Requirement 1: Copy the records word for word, everything from the line containing "From the photograph" down to the end of the records, and leave the pictures out.

This was the second time I visited the WW1 Irish Peace Park at Messines, or Mesen as it is now known in Flemish, not far from Ieper. The first occasion was to commemorate the centenary of the start of the Battle of Messines on 7th June 2017.

With An Taoiseach Enda Kenny at the Irish Peace Park on June 7th 2017 for the Battle of Messines centenary commemoration

An Taoiseach Enda Kenny TD and Britain’s Prince William joined Princess Astrid of Belgium and Lord Dunlop, Parliamentary Under-Secretary of State at the Northern Ireland Office to honour the soldiers who fought in the battle. They laid wreaths at the foot of the Round Tower memorial, before meeting invited guests including descendants of those who fought at the Battle.

The successful Allied offensive on June 7th 1917 was the first occasion the 36th Ulster and 16th Irish divisions fought together on the front line. The two divisions predominantly comprised men who were on opposing sides of the great political upheaval back in Ireland around whether the country should be granted self-governance from Westminster.

The Peace Park is dominated by a replica Irish round tower was intended as a symbol of reconciliation to bring together loyalists and nationalists, Protestants and Catholics, particularly from a younger generation in Northern Ireland and the Republic.

Requirement 2: Quote the entire text about the Irish Peace Park at Messines word for word.

Task inputs:
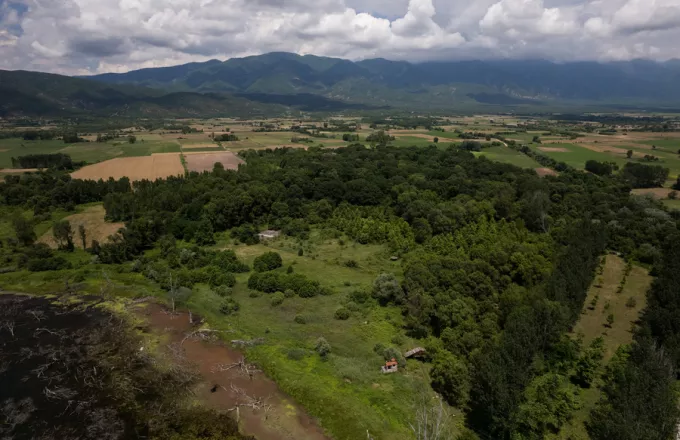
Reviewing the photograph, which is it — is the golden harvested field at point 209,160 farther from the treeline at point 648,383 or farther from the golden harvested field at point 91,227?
the treeline at point 648,383

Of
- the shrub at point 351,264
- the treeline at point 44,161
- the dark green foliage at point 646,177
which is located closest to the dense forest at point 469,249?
the dark green foliage at point 646,177

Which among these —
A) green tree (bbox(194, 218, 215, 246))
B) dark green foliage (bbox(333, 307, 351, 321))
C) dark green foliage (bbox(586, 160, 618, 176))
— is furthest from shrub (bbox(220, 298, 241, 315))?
dark green foliage (bbox(586, 160, 618, 176))

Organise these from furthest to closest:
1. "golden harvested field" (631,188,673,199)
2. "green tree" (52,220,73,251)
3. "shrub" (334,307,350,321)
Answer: "golden harvested field" (631,188,673,199) < "green tree" (52,220,73,251) < "shrub" (334,307,350,321)

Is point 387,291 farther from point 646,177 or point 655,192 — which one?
point 646,177

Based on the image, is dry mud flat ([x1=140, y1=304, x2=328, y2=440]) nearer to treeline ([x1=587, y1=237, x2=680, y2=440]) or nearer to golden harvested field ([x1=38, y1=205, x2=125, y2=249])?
treeline ([x1=587, y1=237, x2=680, y2=440])

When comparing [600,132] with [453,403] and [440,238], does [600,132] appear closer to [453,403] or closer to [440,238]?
[440,238]

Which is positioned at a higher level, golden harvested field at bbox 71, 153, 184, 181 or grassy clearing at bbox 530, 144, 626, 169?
grassy clearing at bbox 530, 144, 626, 169

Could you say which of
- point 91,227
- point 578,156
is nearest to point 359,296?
point 91,227
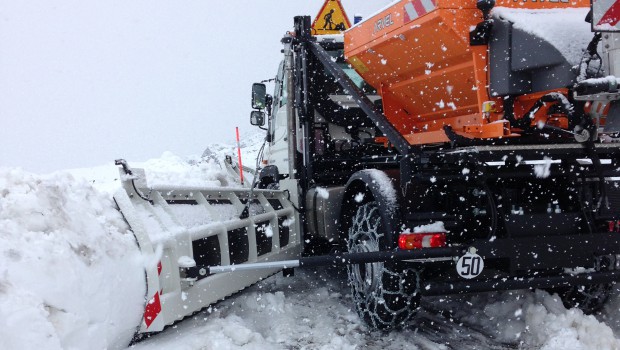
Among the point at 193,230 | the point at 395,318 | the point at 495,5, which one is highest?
the point at 495,5

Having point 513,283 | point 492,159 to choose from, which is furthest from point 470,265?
point 492,159

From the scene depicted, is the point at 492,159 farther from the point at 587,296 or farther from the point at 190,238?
the point at 190,238

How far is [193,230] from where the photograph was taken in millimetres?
3525

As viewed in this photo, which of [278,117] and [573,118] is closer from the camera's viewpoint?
[573,118]

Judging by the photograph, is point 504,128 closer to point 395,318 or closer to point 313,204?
point 395,318

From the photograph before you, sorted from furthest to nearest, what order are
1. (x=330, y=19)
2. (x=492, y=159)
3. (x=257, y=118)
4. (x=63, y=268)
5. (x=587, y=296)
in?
(x=330, y=19)
(x=257, y=118)
(x=587, y=296)
(x=492, y=159)
(x=63, y=268)

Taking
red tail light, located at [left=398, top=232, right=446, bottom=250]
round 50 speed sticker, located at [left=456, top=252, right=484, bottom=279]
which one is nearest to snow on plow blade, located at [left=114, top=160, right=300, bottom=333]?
red tail light, located at [left=398, top=232, right=446, bottom=250]

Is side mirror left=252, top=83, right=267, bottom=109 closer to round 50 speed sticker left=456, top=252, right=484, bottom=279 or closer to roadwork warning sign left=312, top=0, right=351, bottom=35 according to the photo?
roadwork warning sign left=312, top=0, right=351, bottom=35

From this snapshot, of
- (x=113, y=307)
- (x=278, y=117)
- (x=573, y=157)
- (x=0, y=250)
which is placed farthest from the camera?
(x=278, y=117)

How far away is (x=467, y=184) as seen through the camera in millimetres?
3441

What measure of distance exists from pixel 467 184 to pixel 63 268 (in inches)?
99.2

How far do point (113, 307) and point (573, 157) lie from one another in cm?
294

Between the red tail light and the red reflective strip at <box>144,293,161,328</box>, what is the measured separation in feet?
5.03

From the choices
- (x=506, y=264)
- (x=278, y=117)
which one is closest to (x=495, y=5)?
(x=506, y=264)
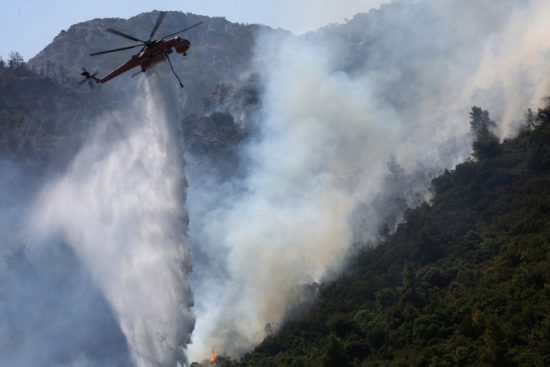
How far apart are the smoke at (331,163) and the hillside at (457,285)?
5.73 m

Task response 1:
From the photograph before you, sorted from furthest to nearest, what order are
1. (x=330, y=19)
2. (x=492, y=159)
3. (x=257, y=118)
4. (x=63, y=268)
5. (x=587, y=296)
in?
(x=330, y=19)
(x=257, y=118)
(x=587, y=296)
(x=492, y=159)
(x=63, y=268)

Taking
red tail light, located at [left=398, top=232, right=446, bottom=250]
round 50 speed sticker, located at [left=456, top=252, right=484, bottom=279]
which one is nearest to snow on plow blade, located at [left=114, top=160, right=300, bottom=333]?
red tail light, located at [left=398, top=232, right=446, bottom=250]

Is side mirror left=252, top=83, right=267, bottom=109 closer to round 50 speed sticker left=456, top=252, right=484, bottom=279 or closer to roadwork warning sign left=312, top=0, right=351, bottom=35 according to the photo?
roadwork warning sign left=312, top=0, right=351, bottom=35

From this snapshot, of
- (x=113, y=307)
- (x=278, y=117)
- (x=573, y=157)
- (x=0, y=250)
which is placed farthest from the camera?
(x=278, y=117)

How far away is (x=467, y=184) as seen through the camera in millimetres?
3441

What measure of distance exists from pixel 467 184 to pixel 63 268 (in inches)?
99.2

How far do point (113, 307) and point (573, 157) lie from one another in cm?
294

Between the red tail light and the red reflective strip at <box>144,293,161,328</box>, what is the measured separation in feet?
5.03

From the choices
- (x=506, y=264)
- (x=278, y=117)
which one is closest to (x=495, y=5)?
(x=506, y=264)
How far apart are the smoke at (331,163) and the hillside at (457,285)?
5.73 m

Task response 2:
This was the second time I visited the WW1 Irish Peace Park at Messines, or Mesen as it is now known in Flemish, not far from Ieper. The first occasion was to commemorate the centenary of the start of the Battle of Messines on 7th June 2017.

With An Taoiseach Enda Kenny at the Irish Peace Park on June 7th 2017 for the Battle of Messines centenary commemoration

An Taoiseach Enda Kenny TD and Britain’s Prince William joined Princess Astrid of Belgium and Lord Dunlop, Parliamentary Under-Secretary of State at the Northern Ireland Office to honour the soldiers who fought in the battle. They laid wreaths at the foot of the Round Tower memorial, before meeting invited guests including descendants of those who fought at the Battle.

The successful Allied offensive on June 7th 1917 was the first occasion the 36th Ulster and 16th Irish divisions fought together on the front line. The two divisions predominantly comprised men who were on opposing sides of the great political upheaval back in Ireland around whether the country should be granted self-governance from Westminster.

The Peace Park is dominated by a replica Irish round tower was intended as a symbol of reconciliation to bring together loyalists and nationalists, Protestants and Catholics, particularly from a younger generation in Northern Ireland and the Republic.